Structuring a system as a set of loosely coordinated motifs confers the advantage that when components are created or migrate, we do not need to specify associated coordination rules; depending on their type, components are subject to predefined coordination rules of motifs. Clearly, these results are too recent and there are many open avenues to be explored. One is how we make sure that the modeled systems meet given properties. The proposed structuring principle allows a separation of concerns between interaction and reconfiguration aspects. To verify correctness of the parametric interacting system of a motif, we can extend the approach adopted for static BIP: Assuming that dynamic connectors correctly enforce the sought coordination, it remains to show that restricting the behavior of deadlock-free components does not introduce deadlocks. We have recently shown this approach can be extended for parametric systems [10].

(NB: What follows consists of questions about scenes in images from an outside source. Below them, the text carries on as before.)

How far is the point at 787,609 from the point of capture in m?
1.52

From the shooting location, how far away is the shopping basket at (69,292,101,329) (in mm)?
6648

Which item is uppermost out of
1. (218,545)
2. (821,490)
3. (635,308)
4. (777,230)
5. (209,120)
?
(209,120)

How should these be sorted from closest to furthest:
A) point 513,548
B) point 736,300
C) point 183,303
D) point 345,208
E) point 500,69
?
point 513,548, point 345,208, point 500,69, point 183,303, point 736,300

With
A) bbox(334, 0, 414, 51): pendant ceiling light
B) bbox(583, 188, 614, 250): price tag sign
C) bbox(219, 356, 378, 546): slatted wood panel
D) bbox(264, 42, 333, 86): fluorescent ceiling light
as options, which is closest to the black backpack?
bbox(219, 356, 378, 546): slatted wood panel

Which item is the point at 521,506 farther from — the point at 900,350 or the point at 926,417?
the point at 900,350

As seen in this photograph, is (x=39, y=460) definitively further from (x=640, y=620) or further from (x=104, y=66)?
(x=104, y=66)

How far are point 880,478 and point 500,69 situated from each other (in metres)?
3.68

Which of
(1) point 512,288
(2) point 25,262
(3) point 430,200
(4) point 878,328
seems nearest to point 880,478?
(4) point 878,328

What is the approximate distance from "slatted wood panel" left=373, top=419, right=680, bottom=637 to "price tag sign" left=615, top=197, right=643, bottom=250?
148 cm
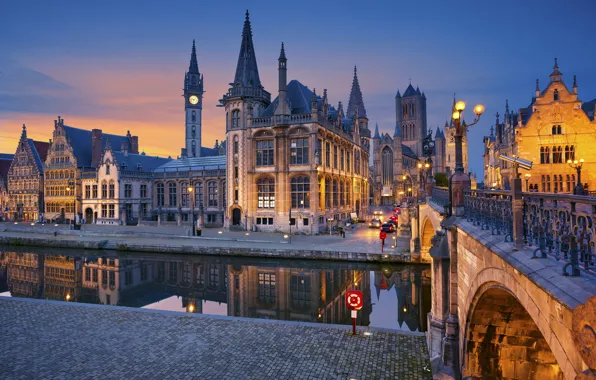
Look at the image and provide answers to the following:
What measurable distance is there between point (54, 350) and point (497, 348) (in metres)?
13.1

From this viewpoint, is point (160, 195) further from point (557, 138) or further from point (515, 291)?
point (515, 291)

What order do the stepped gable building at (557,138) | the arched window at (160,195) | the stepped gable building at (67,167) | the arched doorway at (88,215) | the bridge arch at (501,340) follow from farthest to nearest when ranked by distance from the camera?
the stepped gable building at (67,167), the arched window at (160,195), the arched doorway at (88,215), the stepped gable building at (557,138), the bridge arch at (501,340)

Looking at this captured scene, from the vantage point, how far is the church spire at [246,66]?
43.3 metres

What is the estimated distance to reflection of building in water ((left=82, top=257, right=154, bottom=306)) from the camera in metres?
21.2

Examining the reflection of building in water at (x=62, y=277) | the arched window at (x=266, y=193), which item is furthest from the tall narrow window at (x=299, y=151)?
the reflection of building in water at (x=62, y=277)

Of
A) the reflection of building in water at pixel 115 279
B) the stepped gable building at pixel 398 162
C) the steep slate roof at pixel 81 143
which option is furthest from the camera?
the stepped gable building at pixel 398 162

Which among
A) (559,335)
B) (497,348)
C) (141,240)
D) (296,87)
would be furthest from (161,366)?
(296,87)

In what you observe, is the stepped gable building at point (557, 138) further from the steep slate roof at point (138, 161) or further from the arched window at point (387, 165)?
the arched window at point (387, 165)

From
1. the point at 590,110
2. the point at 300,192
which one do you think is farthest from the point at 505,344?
the point at 590,110

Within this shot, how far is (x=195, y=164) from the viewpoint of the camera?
57.6 meters

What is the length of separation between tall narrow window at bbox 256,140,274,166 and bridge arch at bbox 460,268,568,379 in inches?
1372

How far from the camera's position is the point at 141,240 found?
36938 mm

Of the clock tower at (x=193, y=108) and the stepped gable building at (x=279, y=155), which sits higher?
the clock tower at (x=193, y=108)

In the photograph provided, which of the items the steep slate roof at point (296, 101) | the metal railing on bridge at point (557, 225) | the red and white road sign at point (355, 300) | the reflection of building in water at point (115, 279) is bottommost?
the reflection of building in water at point (115, 279)
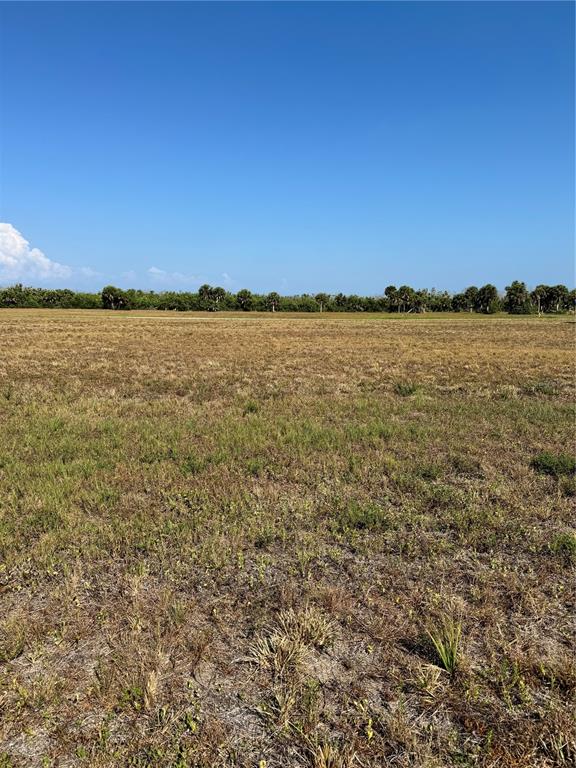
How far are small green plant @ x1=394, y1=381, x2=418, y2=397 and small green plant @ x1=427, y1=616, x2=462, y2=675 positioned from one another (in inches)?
407

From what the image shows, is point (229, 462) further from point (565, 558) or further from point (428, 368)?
point (428, 368)

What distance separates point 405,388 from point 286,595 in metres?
11.0

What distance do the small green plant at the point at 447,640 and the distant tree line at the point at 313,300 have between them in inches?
4834

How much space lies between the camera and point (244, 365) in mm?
19609

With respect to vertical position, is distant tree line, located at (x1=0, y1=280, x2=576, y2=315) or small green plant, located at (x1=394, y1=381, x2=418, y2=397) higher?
distant tree line, located at (x1=0, y1=280, x2=576, y2=315)

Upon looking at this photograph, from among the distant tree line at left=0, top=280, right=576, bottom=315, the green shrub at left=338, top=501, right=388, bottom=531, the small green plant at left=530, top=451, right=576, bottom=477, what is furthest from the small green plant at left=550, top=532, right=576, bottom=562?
the distant tree line at left=0, top=280, right=576, bottom=315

To verify the correctness of reconfiguration operations, a different approach can be taken. If we have already proven correctness of the parametric interacting system of a motif, it is enough to prove that its architecture style is preserved by statements changing the number of components, move components and modify maps and their connectivity. In other words, the architecture style is an invariant of the coordination structure. This can be proven by structural induction. The architecture style of a motif can be characterized by a formula of configuration logic \(\phi \) [30]. We have to prove that if a model m of the system satisfies \(\phi \), then after the application of a reconfiguration operation, the resulting model \(m'\) satisfies \(\phi \).